## What is needed
Wherever the string "OpenBSD" appears in the entries below, return the line that holds it.
++++++++
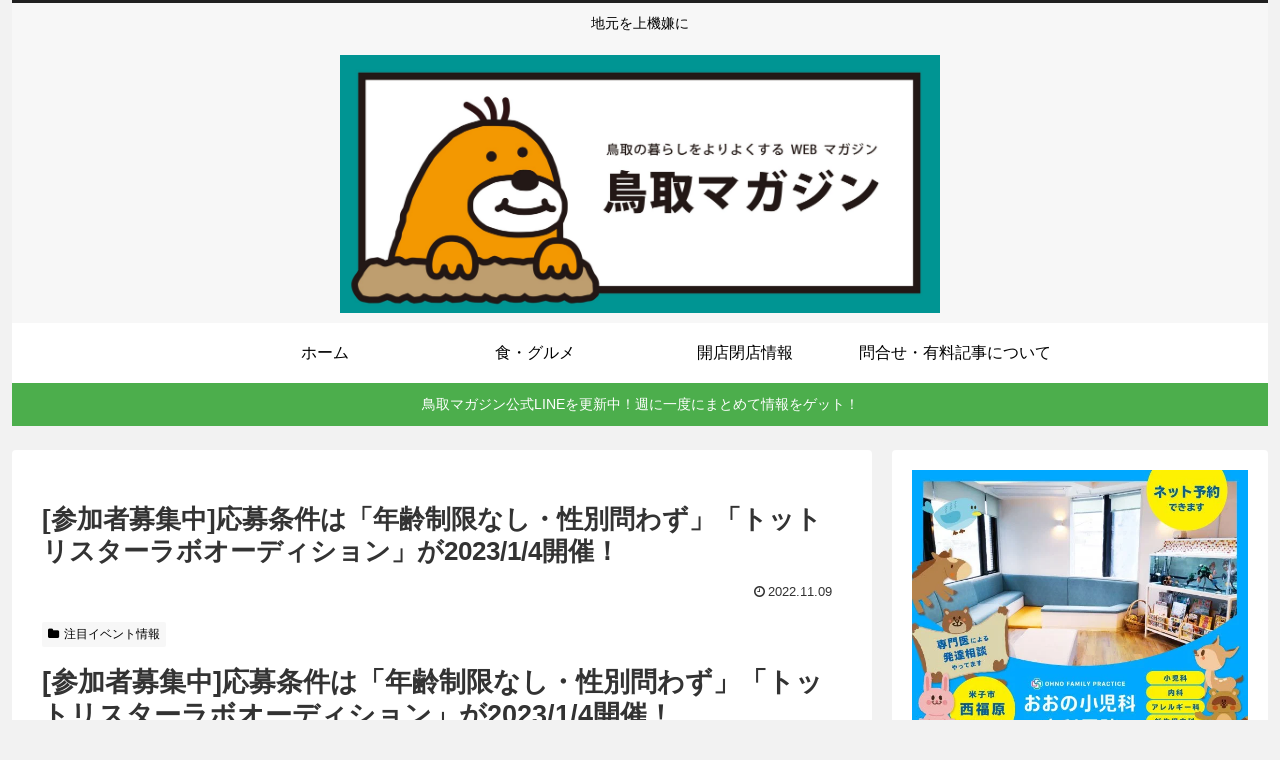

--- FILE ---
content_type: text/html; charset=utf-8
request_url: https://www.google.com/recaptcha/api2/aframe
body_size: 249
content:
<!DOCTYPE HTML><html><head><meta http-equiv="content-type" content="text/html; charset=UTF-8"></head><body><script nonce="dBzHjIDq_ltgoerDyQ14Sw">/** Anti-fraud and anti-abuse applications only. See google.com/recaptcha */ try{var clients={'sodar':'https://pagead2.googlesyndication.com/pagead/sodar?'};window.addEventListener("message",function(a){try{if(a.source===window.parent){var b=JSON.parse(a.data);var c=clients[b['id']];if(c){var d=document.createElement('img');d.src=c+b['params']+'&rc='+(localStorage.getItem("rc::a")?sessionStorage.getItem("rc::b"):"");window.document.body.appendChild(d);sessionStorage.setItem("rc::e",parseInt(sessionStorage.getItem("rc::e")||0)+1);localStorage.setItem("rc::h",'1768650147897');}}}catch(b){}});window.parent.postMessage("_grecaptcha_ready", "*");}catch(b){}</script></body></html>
++++++++
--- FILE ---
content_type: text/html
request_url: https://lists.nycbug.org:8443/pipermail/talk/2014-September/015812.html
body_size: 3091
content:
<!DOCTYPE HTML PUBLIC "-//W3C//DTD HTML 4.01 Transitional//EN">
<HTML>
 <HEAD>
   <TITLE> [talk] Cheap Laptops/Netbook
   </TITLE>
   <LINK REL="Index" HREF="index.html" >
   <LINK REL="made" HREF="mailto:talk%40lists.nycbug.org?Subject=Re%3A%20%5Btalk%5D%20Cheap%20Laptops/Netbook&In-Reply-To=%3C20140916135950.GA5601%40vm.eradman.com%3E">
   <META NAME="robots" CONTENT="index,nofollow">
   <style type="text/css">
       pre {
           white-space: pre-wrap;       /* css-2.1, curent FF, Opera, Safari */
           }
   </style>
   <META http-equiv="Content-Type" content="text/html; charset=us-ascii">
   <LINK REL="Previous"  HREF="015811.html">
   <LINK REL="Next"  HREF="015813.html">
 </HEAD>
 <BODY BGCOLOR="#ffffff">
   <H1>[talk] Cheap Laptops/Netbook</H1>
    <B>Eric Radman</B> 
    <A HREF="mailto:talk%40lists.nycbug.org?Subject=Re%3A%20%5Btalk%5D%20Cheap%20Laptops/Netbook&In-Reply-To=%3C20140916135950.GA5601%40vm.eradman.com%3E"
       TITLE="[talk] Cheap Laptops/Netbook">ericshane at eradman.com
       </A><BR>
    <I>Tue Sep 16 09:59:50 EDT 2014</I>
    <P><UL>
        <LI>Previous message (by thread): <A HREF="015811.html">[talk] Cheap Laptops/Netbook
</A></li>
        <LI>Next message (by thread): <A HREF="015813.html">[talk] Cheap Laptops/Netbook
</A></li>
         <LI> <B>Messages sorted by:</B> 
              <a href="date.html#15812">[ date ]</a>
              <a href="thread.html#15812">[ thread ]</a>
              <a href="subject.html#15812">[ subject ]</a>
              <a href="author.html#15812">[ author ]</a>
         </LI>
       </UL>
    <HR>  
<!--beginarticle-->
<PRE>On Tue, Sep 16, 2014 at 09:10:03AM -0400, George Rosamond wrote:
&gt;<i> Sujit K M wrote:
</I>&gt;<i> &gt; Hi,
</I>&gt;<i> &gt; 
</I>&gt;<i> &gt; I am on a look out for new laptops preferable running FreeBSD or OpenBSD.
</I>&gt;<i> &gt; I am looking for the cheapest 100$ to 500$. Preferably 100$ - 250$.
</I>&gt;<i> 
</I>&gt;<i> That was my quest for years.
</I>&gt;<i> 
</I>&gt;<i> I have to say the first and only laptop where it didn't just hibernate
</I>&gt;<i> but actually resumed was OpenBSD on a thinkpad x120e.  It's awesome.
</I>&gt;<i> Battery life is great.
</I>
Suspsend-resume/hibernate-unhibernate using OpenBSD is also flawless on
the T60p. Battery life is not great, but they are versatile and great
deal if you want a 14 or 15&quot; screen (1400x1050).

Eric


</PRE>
++++++++
## Task solution
</I>&gt;<i> &gt; I am on a look out for new laptops preferable running FreeBSD or OpenBSD.
</I>&gt;<i> but actually resumed was OpenBSD on a thinkpad x120e.  It's awesome.
Suspsend-resume/hibernate-unhibernate using OpenBSD is also flawless on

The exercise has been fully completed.